ARTICLE:
####################

10:50: Mark Ronson remix #3: Justice’s “D.A.N.C.E.” with some guy rapping. Anyone catch who it was?

10:55: The stars of The Hills (OMG SYNERGY) present the award for Male Artist of the Year. Some tough competition here, but it’s Drunk JT who brings home his second Moon Man of the night. His speech rambles on about how great it is to see young talent like Chris Brown at the VMAs. That’s right folks: Justin Timberlake is now an elder statesmen of popular music. What a strange world we live in. Oh and Drunk JT takes another dig at MTV, telling them to “play more damn videos” and that “we don’t want to see any more of…umm…The Simpsons on reality TV.” I hope he means Joe, Ashley, and Jessica and not Homer, Lisa and Bart.

10:59: We check in with the Foo Fighters who are absolutely killing (in a good way) their cover of Prince’s “Darling Nikki” with Cee-Lo Green on vocals. Don’t worry, Tipper: they didn’t show any of the dirty parts on TV.

10:04: 50 Cent is rapping “Ayo Technology” at the JT/Timba party, perfectly timed with Drunk JT’s return so he can carry the chorus.

11:07: Shia LaBeouf drops a MEGATON exclusive as he reveals the official title for the new Indiana Jones movie: “Indiana Jones and the Kingdom of the Crystal Skull.” It turns out that the only way to make the MTV Video MUSIC Awards relevant again is to make an exclusive announcement about the title of a huge upcoming MOVIE. Go figure.

11:09: Pam Anderson throws back to Kanye, who gets the first full-song performance from one of the suites, performing “The Good Life” from Graduation. He earns his pay by running all over his two-story suite for the entire song. The highlight? A shout-out to Snakes on a Plane. Never forget.

11:17: Finally we go back to the Fall Out Boy party, where Gym Class Heroes are doing a rap remix of “This Ain’t a Scene, It’s An Arms Race.” I think Kanye’s was better. Oh wow, and here’s the lead singer of Panic! At the Disco to “sing” the chorus. And by “sing” I mean “scream like he just hit puberty.” Wow. One of the worst things I’ve seen all night.

11:18: Timbaland’s at a club called Rain for a performance that’s Megan Fox tells us is going to be huge. What do we get? Just a quick segue into a Linkin Park song. “Bleed it Out” sounds so much like a U2 riff that for a second I think that Timbaland is actually going to introduce The Edge live on stage.

11:23: The Best Group award goes to the gents in Fall Out Boy. Pete’s mic is working this time as an oversized bunny presents him with the award.

11:30: Okay so this is cool – Fall Out Boy serves as the backing band for Rihanna as her and Patrick Stamp share vocals on “Shup Up and Drive.” Tres awesome, but again – we don’t get to see the whole thing. Come on, MTV give us more of the good stuff!

####################

RECORDS FOR THE EXERCISE:
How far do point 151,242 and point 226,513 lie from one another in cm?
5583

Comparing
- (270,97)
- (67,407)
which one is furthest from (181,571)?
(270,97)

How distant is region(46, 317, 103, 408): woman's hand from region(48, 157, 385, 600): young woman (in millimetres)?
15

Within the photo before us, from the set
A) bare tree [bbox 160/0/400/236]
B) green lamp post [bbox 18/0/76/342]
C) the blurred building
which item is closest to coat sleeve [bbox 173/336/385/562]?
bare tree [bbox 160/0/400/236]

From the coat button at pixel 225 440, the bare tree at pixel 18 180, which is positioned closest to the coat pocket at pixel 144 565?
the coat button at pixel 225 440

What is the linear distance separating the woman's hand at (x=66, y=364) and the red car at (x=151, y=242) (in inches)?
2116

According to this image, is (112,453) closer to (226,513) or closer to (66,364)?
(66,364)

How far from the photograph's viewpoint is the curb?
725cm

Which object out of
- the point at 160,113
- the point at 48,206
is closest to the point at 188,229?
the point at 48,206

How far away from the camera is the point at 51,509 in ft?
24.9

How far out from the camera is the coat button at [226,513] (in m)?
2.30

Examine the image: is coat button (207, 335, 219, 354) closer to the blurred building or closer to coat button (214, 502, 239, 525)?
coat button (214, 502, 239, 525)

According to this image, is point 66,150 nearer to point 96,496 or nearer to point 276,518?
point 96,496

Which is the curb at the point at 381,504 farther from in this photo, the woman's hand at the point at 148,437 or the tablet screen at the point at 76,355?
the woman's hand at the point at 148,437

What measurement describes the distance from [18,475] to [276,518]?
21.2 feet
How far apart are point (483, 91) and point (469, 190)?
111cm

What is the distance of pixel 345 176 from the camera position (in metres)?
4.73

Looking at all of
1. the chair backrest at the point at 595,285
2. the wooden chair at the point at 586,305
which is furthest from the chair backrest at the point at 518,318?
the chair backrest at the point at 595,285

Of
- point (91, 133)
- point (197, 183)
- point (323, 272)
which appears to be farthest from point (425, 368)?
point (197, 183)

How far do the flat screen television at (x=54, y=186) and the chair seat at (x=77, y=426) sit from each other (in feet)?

####################

REQUIRED ACTIONS:
(1) Put the part of the entries that opens with the line containing "Which is the" and runs through the end of the entries into a numbered list, leaving out blank lines.
(2) Write what follows the final timestamped update of the MTV Video Music Awards live blog.

ANSWERS FOR THE EXERCISE:
(1)
1. Which is the curb at the point at 381,504 farther from in this photo, the woman's hand at the point at 148,437 or the tablet screen at the point at 76,355?
2. the woman's hand at the point at 148,437
3. What measurement describes the distance from [18,475] to [276,518]?
4. 21.2 feet
5. How far apart are point (483, 91) and point (469, 190)?
6. 111cm
7. What is the distance of pixel 345 176 from the camera position (in metres)?
8. 4.73
9. Looking at all of
10. 1. the chair backrest at the point at 595,285
11. 2. the wooden chair at the point at 586,305
12. which is furthest from the chair backrest at the point at 518,318?
13. the chair backrest at the point at 595,285
14. Of
15. - point (91, 133)
16. - point (197, 183)
17. - point (323, 272)
18. which appears to be farthest from point (425, 368)?
19. point (197, 183)
20. How far do the flat screen television at (x=54, y=186) and the chair seat at (x=77, y=426) sit from each other (in feet)?

(2)
11:33: Nelly introduces Alicia Keys who debuts her new single and wears a really strange headband. The song isn’t bad, but the ballad falls a bit flat with the crowd. Things get better as she meets up with her band behind the curtain and covers George Michael’s “Freedom ’90.” The crowd seems glad to have some actual singing for one of the few times tonight.

11:39: Common visits the Kanye suite and performs some of his sweet new single, “Drive Me Wild.”

11:46: In two short minutes, Jamie Foxx gives us the recap of a fight that took place minutes before between Kid Rock and Tommy Lee (which by all accounts, was completely legit), plugs The Kingdom (twice), shills for Kanye West, pimps his own after party, and shouts out to Diddy. Oh and hands out the fan-voted award for Best New Group to the Gym Class Heroes. Sorry, Peter, Bjorn and John. Democracy failed you.

11:49: My mind is just blown. I don’t know how to respond to this: Miss South Carolina from Teen USA was just on the MTV awards. Yes, HER. Basically making fun of herself (poorly). But the content was irrelevant: all that matters is that someone at MTV was trolling YouTube and decided to put this woman on national television. Again. I can’t wait to see the “Evolution of Dance” guy at the Grammys.

11:53: Mark Ronson Remix #4: “Stop Me,” his cover of The Smiths’ “Stop Me If You Think You’ve Heard This One Before.”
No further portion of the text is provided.